New Spokane petition could repeal city ordinance
February 14, 2015
Excuse me, are you registered to vote?
We’ve all been asked — at the downtown Spokane bus plaza, leaving the grocery store and even on the steps of the EWU PUB. The next time you are asked, be careful of what you scrawl your name on.
Last October, the Spokane City Council voted 5-2 in favor of a new city ordinance that states “no Spokane City officer or employee shall inquire into the immigration status of any person or engage in activities designed to ascertain the immigration status of any person.”
The ordinance is new, but the idea is not. It is Spokane Police Department policy and was for the last decade, according to council president Ben Stuckart.
Stuckart said the council vote simply made it a municipal code.
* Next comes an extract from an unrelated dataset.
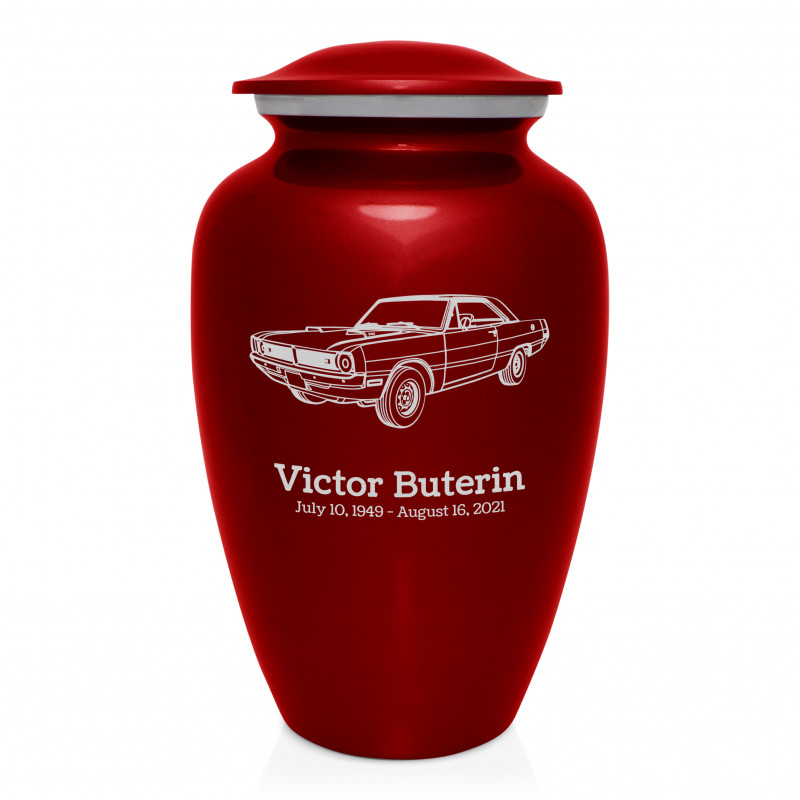 Seventies Muscle Car Cremation Urn - Ruby Red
He said the real benefit to the new code is that it increased the knowledge of the local community about policy that was already in place and let immigrants, undocumented or not, know they have a voice in the community.
However, some voices in the community are loud and not always the most informed.
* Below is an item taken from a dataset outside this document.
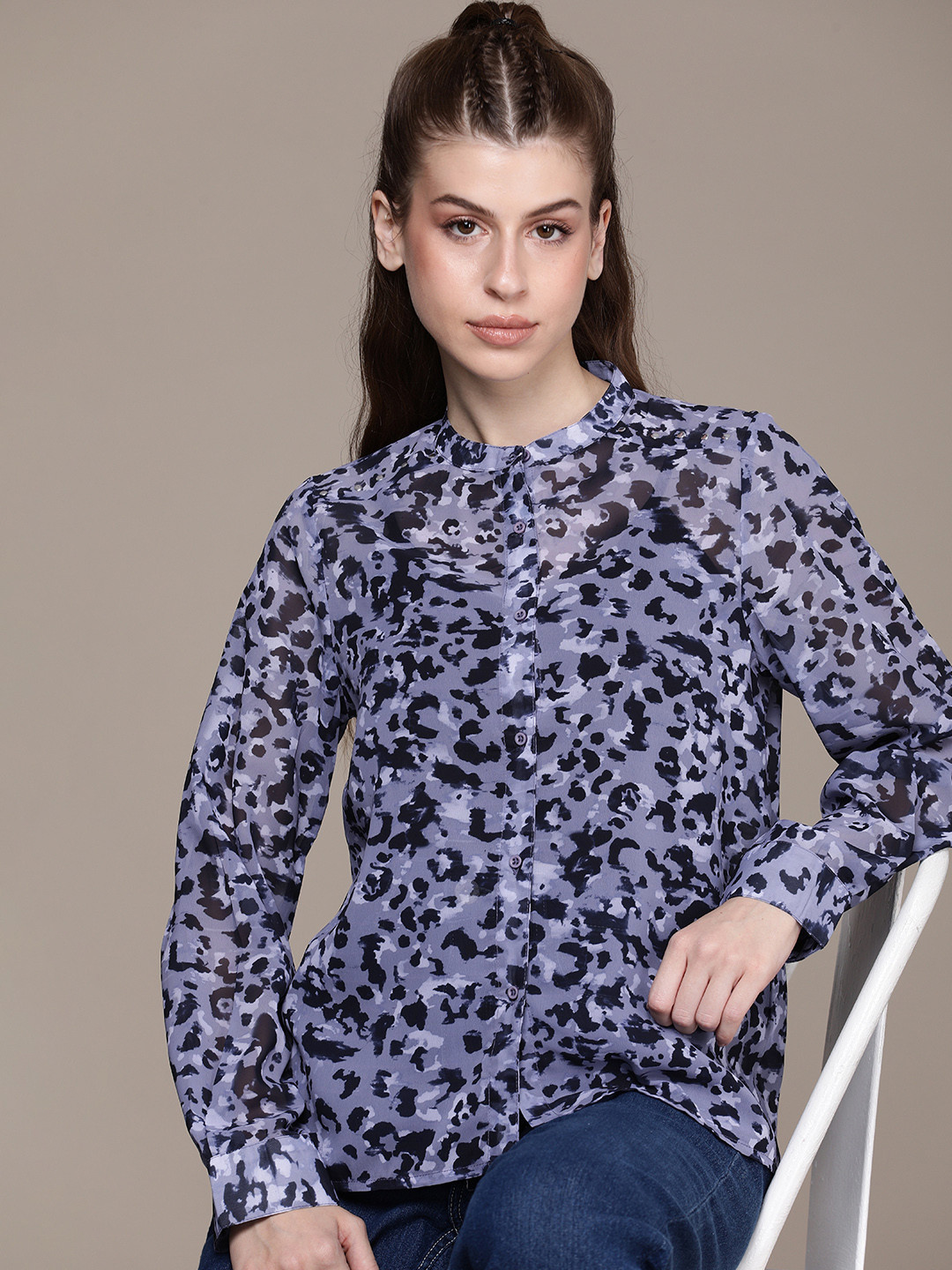 The Roadster Life Co. Semi Sheer Printed Casual Shirt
Just over one month ago, an unruly crowd of naysayers at the now-infamous council meeting shouted out their protest in an angry mob-like manner, blaming “illegal aliens” for high taxes, disease, and even invoking the slippery slope of terrorism.
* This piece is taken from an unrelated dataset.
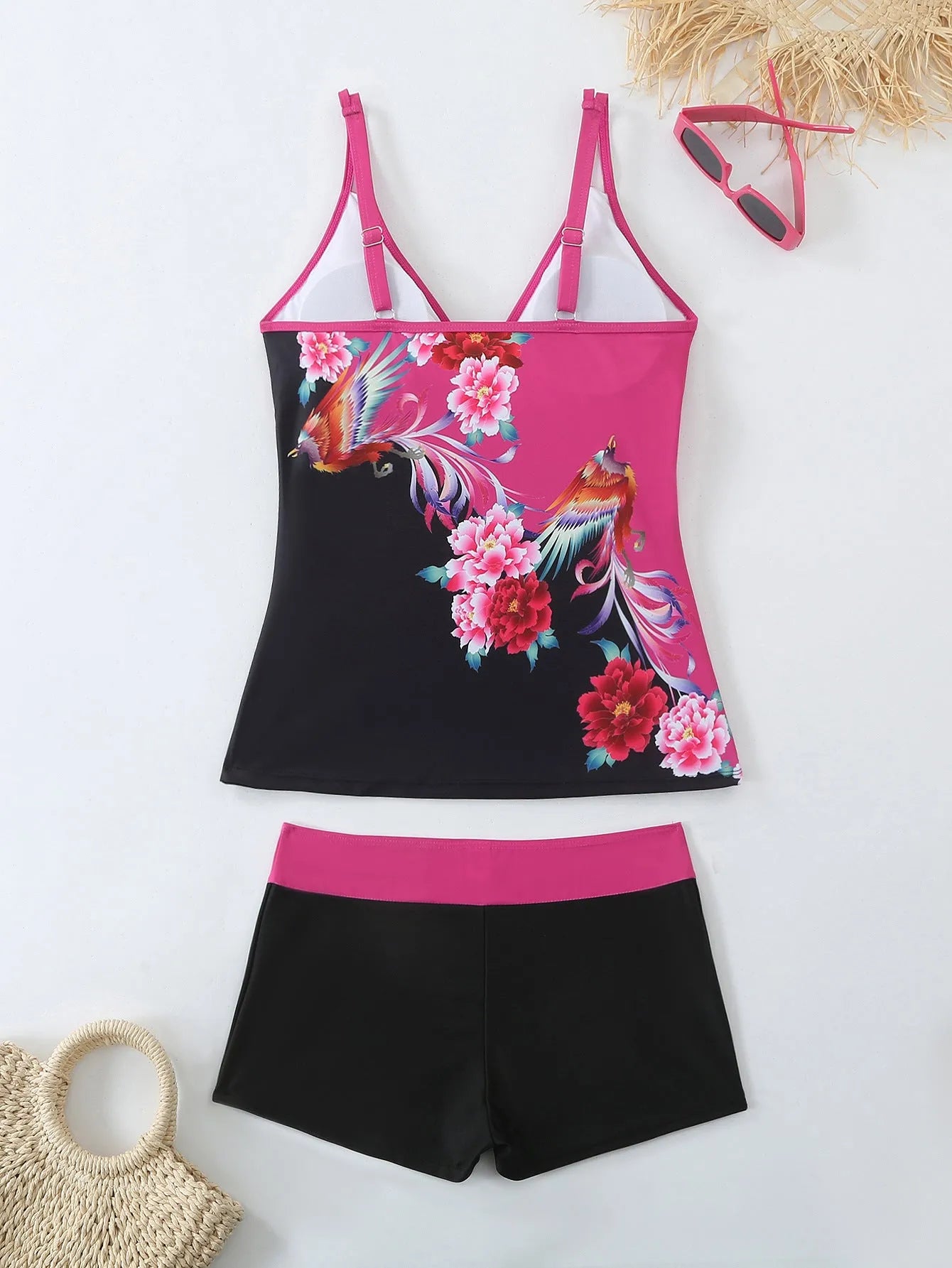 Plus size women's swim briefs in black or rose red printed pattern with cotton lining.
Maybe they forgot that Timothy McVeigh, a U.S.-born, white, Catholic Army veteran killed 168 people in Oklahoma City with a truck bomb, the deadliest terrorist attack in America pre-9/11.
Maybe they forgot about the diseases brought to the New World by white Europeans that decimated the populations of Native tribes in just a few hundred years.
Or maybe they weren’t aware that undocumented immigrants, most of whom are just trying to cash in on the long-heard promise of the American dream, pay taxes at the pump, when they purchase food and through their employers’ tax ID numbers.
Maybe they forgot that these are people: families, worshipers, students and, like it or not, community members.
That is, perhaps, the most important aspect.
As members of the community, it is crucial to be able to report crimes without fear. It is not good practice for anyone in the community to not report crime for fear of being deported. That is why the police had their internal policy, and that is why the ordinance was passed.
Mike Fagan, one of two city council members who initially voted against the ordinance, is among the crowd that fears the tax burden, diseases and the alleged threat of terrorism brought on by so-called illegal aliens.
His main concern does seem to be the taxes; these concerns, however, are based on a report from the Federation for American Immigration Reform, stating that the estimated 275,000 undocumented immigrants in Washington cost the state $2.7 billion a year. Fagan said he “issued a challenge for someone to scrutinize the heck out of the report”due to its estimated data, but still believed the numbers are too high even if they were cut in half.
Fagan said in an email interview that he made two motions to repeal the ordinance without the collection of voter signatures, both of which failed.
With the help of organizer Jackie Murray, a member of Respect Washington, an organization well known for its work to toughen immigration laws, the initiative to repeal the ordinance was filed with the city and there is a new petition on the streets — one that compromises what we have built in America and what we are building in Spokane: sanctuary.
We are not alone. Over 100 cities and counties in the U.S. have such laws in place, including Seattle and King County.
Around 14,000 signatures have to be gathered for the initiative to appear on the ballot in November.
So, if you are asked, please do not sign this petition. Initiatives like this one are destroying the American dream.
Some of us still believe in that bronze plaque stamped on the Statue of Liberty. Maybe the problem is that those of us that have never yearned to breathe free take our way of life for granted; it’s not just for “us.” What we have built in America is for everyone. And that includes “them.”
“However you come to our country, you should be welcome,” said Stuckart. “We should be encouraging diversity, not discouraging it.”